# Speaker wire and Cables, newbie ?



## Tuddy (Sep 30, 2007)

Picking up my B&W 804S on Saturday

the dealer will probably try sell me on the high priced speaker wire
and interconnects when I go in

Seeking suggestions on well-known, reasaonably priced wire and connects

I want to get the most out of the speaks so I do not want to skimp, but
do not want to spend more than I really need to

I guess I do need to get speaker cable gauge the manual suggests, and
shielded? 

Is it true the thicker & shorter the wire the better?

Thanks for any feedback


Yammie RXV 1400
Outlaw 7500
B&W 804S
Center B&W HTM4S
Surrounds B&W SCMS


----------



## tonyvdb (Sep 5, 2007)

Tuddy said:


> Picking up my B&W 804S on Saturday


Great speakers. You wont be disappointed.




> I guess I do need to get speaker cable gauge the manual suggests, and
> shielded?


Yes and no, If your speakers are in a location where the speaker wires cross power cables and such then a shielded cable many help but in most cases this simply is not necessary. As far as gauge a 12 gauge wire will be plenty.



> Is it true the thicker & shorter the wire the better?

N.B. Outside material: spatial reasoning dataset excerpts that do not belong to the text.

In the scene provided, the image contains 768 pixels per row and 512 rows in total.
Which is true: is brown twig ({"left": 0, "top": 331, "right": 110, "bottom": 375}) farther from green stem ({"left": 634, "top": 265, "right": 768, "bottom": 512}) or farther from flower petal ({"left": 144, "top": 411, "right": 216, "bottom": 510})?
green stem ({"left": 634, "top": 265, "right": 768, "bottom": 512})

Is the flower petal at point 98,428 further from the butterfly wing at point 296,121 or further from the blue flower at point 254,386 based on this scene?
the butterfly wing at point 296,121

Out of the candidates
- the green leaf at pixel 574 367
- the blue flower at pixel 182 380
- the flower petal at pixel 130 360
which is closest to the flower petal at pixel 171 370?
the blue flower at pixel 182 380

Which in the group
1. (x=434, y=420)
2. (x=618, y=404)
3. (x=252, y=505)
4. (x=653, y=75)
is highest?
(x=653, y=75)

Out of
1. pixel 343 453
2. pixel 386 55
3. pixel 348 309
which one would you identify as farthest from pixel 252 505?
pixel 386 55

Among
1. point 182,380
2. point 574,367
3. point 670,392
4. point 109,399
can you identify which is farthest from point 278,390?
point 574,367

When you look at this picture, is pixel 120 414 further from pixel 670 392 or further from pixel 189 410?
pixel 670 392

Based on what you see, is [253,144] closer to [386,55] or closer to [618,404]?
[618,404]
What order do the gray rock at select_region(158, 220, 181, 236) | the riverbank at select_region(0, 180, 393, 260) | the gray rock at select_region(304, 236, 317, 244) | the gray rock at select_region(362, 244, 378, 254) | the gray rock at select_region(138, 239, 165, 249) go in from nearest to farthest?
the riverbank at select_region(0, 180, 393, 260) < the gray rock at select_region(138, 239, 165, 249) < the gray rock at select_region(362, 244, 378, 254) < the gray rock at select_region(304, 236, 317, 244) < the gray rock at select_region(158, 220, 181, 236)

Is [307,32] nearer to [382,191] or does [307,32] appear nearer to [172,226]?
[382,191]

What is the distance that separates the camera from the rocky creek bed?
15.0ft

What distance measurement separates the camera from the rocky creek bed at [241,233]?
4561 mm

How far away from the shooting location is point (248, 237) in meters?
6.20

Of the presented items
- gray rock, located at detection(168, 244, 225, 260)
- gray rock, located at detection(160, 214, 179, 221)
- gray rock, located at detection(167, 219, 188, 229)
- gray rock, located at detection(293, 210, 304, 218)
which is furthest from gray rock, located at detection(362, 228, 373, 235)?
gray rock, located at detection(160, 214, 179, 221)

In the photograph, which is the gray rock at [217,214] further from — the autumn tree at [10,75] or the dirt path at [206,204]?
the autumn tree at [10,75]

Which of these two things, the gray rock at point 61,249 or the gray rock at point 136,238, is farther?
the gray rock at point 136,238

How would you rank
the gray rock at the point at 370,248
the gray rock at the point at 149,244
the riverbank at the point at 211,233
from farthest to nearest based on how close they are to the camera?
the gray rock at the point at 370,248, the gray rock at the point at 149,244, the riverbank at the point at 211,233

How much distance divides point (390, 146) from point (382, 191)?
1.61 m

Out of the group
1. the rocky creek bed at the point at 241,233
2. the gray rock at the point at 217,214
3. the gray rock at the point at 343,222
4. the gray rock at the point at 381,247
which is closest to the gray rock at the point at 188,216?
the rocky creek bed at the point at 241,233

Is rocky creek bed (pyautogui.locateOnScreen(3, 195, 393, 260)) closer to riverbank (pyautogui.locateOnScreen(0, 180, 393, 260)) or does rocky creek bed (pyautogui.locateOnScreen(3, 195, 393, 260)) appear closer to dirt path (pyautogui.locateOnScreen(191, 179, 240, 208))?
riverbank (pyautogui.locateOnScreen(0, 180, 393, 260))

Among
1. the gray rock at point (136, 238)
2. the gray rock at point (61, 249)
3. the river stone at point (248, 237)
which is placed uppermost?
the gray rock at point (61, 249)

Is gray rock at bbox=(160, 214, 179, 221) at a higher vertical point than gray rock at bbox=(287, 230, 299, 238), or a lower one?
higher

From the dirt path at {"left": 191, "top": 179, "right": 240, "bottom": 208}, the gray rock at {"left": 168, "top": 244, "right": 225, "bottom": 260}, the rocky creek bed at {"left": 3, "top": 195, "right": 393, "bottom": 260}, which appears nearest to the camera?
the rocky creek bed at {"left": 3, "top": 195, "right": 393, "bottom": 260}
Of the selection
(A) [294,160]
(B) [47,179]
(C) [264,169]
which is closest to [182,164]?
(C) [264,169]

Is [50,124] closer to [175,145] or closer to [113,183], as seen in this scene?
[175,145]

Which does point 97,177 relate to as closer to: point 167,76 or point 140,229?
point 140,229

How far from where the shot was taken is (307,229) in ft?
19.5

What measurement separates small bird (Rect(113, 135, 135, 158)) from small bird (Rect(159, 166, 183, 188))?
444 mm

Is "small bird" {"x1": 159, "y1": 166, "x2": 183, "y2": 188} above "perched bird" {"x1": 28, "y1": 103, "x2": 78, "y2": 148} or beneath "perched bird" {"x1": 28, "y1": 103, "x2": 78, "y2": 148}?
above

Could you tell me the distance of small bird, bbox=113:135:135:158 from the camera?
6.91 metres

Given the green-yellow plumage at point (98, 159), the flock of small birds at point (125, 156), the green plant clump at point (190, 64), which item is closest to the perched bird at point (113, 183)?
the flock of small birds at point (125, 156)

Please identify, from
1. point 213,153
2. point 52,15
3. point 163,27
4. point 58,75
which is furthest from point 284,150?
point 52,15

Not really, you would be hard to find anyone who could tell you that they can hear or tell the difference between a 20' length of 14 gauge and a 5' length.


----------



## Sonnie (Apr 11, 2006)

Here's a couple of good threads you might want to glance over... Different Wire Gauge... and Speaker cables that "really" make a difference?


----------



## Josuah (Apr 26, 2006)

The gauge thing keeps coming up and it really comes down to your speakers and the distance of the run. 12awg might not be good enough. And yes, some expensive cables can make a difference but usually in a bad way in my opinion. Of course, there are some expensive cables that do the good thing of not affecting the electrical signal much at all.


----------



## lcaillo (May 2, 2006)

12 guage wire is more than sufficient for nearly any system. Other factors can make more difference than gauge, but as you say, it may not be better. I have trouble imagining how larger than 12awg would be needed. Ironically, many of the most expensive cables DO affect the signal and it may or may not be an improvement.


----------



## Tuddy (Sep 30, 2007)

Thanks for all of the insight

And Thanks Sonnie for the links to other threads

Happy Holidays All.


----------